• EXCERPTED PASSAGE
[Begin]

With nearly 10 million timeshare owners in the U.S. and annual revenues topping $10 billion, vacation ownership is clearly an enormous business. And Florida is one of the leading states in terms of the number of timeshare and the fact that several of the largest timeshare companies have their headquarters in the state.


For many timeshare owners, however, ineffective estate planning – or no estate planning at all – leaves their heirs with an expensive and aggravating mess figuring out what to do with the decedent’s timeshare when they pass. Mainly, this is because owners often think of their timeshare as personal property, like a car or boat, instead of what it really is – deeded real estate.


Indeed, for most timeshare developers, part of the sales pitch is that the owner can pass their ownership onto their children when they die, which is true. However, because it’s legally considered real estate, the only way ownership can transfer from one person to another is via a deed or court order.


Timeshare’s probate problem


So, what happens when a timeshare owner passes without addressing their ownership in their estate planning? Like the overwhelming majority of timeshares, it ends up in probate. And the probate process is not only expensive and time-consuming, it means creditors see it as an asset and can pursue it to settle any debts against the estate.


Furthermore, in Florida, any probate administration involving a Florida-based timeshare must take place in Florida, regardless of where the owner or the heirs live. That can add even more complexity, more aggravation, and more expense to the process. And while there are ways to legally refuse or disclaim an inherited timeshare, that is also a complicated, paperwork-heavy process that will likely require the assistance of an estate planning attorney.


Instead, a more effective course of action is to avoid probate entirely and include your timeshare interest in your estate planning, treating it like the deeded real estate that it is. This can be accomplished in one of two ways:

  1. Distribution through a trust. With a living trust, you can transfer assets into the trust and continue to have access to them. The assets are then distributed directly to your beneficiaries after your death, bypassing probate entirely. By placing your deeded timeshare into your trust, ownership will go to your heirs smoothly without having to hire an attorney and go through a court proceeding.

[End]

• PROBLEM SET
1: In the timeshare estate planning passage, where must probate administration involving a Florida-based timeshare take place?
2: Return the stretch of the timeshare estate planning passage from "Instead, a more" through "a court proceeding.".
3: Resume the timeshare estate planning passage from its final sentence.

• Spatial question records
[Begin]

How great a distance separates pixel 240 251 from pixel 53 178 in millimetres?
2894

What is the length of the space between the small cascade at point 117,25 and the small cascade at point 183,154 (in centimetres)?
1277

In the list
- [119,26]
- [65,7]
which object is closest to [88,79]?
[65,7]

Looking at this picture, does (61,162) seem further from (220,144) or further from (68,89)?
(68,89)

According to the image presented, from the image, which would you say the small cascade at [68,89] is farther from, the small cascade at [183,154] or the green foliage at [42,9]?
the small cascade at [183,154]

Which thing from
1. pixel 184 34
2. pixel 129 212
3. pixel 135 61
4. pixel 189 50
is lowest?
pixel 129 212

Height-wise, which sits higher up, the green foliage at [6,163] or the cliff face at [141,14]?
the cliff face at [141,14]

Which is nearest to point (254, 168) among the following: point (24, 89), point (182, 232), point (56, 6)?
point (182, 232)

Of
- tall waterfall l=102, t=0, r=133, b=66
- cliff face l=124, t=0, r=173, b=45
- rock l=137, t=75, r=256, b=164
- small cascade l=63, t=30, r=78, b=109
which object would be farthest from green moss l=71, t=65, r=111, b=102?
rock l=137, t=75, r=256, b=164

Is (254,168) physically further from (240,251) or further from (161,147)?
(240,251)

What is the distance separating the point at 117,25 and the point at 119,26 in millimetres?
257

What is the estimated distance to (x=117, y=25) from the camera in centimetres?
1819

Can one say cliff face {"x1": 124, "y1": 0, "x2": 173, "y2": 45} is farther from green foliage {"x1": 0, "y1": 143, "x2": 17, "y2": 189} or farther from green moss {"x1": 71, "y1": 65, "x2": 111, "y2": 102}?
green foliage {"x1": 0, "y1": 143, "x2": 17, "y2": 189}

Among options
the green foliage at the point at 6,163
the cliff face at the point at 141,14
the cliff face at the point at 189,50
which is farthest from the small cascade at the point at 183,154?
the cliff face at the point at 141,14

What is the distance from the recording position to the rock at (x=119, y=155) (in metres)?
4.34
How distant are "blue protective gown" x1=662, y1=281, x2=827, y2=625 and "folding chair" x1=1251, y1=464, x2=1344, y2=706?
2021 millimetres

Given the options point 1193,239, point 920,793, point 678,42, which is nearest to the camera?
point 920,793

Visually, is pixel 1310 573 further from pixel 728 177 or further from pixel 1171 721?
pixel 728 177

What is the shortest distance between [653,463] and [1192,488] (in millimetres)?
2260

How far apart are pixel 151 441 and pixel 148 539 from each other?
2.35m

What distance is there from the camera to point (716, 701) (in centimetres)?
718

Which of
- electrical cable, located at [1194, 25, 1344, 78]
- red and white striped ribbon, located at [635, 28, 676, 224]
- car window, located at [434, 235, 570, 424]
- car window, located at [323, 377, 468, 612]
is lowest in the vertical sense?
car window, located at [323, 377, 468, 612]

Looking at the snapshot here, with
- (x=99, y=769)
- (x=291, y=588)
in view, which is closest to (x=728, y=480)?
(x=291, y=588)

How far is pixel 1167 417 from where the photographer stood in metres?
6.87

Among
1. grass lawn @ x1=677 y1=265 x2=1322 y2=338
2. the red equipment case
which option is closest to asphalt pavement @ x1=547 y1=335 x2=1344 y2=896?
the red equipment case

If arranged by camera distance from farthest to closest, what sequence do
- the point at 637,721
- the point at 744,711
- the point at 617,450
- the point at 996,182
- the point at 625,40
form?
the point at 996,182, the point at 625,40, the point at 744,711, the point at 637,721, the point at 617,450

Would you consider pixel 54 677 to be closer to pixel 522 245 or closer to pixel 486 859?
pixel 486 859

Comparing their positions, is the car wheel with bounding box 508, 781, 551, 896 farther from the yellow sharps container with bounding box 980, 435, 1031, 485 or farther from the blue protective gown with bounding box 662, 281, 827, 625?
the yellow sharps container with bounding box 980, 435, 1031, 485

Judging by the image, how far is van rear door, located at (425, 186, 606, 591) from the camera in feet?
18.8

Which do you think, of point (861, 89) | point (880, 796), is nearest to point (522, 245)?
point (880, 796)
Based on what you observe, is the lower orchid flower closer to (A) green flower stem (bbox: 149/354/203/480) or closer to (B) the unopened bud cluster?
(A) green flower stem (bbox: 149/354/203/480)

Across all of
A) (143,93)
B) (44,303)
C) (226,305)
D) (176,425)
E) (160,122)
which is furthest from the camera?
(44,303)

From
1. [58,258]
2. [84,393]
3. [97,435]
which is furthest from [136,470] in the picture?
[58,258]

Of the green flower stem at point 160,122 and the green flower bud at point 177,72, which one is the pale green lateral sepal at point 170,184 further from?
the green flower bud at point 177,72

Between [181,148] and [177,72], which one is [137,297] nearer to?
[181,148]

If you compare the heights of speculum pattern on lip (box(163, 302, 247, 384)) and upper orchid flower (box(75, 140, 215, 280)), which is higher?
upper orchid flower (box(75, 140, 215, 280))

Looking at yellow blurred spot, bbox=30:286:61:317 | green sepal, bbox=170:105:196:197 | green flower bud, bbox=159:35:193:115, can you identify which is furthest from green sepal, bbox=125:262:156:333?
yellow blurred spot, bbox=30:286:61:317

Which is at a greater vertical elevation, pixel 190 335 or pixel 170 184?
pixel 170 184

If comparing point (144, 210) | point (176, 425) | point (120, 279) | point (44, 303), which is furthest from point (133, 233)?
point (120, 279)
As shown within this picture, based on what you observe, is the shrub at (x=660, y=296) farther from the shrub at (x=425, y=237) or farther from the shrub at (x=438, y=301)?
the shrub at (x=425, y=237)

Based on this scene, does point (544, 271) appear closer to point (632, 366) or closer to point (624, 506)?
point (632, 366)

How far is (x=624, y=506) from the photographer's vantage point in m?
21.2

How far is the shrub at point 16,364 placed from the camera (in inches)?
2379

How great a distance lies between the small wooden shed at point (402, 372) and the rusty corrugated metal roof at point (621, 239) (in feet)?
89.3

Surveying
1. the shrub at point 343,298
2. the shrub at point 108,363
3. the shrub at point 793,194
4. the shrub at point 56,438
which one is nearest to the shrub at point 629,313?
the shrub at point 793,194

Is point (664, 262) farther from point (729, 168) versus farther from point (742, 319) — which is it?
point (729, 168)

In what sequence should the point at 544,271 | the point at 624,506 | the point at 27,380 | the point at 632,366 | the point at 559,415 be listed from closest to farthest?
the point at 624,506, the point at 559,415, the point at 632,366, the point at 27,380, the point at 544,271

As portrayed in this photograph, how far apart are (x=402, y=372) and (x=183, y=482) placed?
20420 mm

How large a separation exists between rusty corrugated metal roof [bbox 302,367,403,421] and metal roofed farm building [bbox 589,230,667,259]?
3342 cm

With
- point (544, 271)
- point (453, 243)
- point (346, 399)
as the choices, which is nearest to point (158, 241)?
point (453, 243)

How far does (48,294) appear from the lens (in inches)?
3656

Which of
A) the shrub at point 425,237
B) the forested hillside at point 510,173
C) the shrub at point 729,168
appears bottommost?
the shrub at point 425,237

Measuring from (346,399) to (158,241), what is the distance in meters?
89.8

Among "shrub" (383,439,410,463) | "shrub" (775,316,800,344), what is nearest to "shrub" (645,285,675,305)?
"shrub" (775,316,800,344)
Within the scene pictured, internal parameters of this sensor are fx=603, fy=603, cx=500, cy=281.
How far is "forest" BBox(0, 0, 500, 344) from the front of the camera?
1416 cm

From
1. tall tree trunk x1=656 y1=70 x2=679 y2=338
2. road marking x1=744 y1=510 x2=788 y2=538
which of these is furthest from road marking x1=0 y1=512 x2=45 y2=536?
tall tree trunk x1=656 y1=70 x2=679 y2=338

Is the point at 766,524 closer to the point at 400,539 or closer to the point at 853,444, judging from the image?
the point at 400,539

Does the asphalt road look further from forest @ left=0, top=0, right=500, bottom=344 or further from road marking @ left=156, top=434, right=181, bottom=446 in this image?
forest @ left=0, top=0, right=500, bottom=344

[End]

• RESULTS FOR EACH TASK
1: In Florida, regardless of where the owner or the heirs live.

2:
Instead, a more effective course of action is to avoid probate entirely and include your timeshare interest in your estate planning, treating it like the deeded real estate that it is. This can be accomplished in one of two ways:

  1. Distribution through a trust. With a living trust, you can transfer assets into the trust and continue to have access to them. The assets are then distributed directly to your beneficiaries after your death, bypassing probate entirely. By placing your deeded timeshare into your trust, ownership will go to your heirs smoothly without having to hire an attorney and go through a court proceeding.

3:
  2. Adding your heirs through a deed transfer. By having the names of your heirs added to the timeshare deed, they become co-owners. That means, when you pass, full ownership automatically transfers to them. You may even want to transfer the deed entirely to your heirs. However, that will make them legally responsible for the maintenance payments and property taxes immediately.

Either of these options will effectively eliminate a great deal of frustration and legal costs for your heirs. Unfortunately, most timeshare owners are not aware of this issue and the property ends up going through probate. When that happens, the timeshare often doesn’t seem like it’s worth the time and expense of cleaning up the mess in probate court. Conversely, including it in your estate planning will allow your heirs to continue enjoying the travel benefits as part of your legacy.


If you have questions about how to keep your timeshare out of probate, or would simply like to talk to a qualified estate planning attorney about how to protect your family in general, contact Nexus Legal Solutions at 407-900-7722 for a consultation.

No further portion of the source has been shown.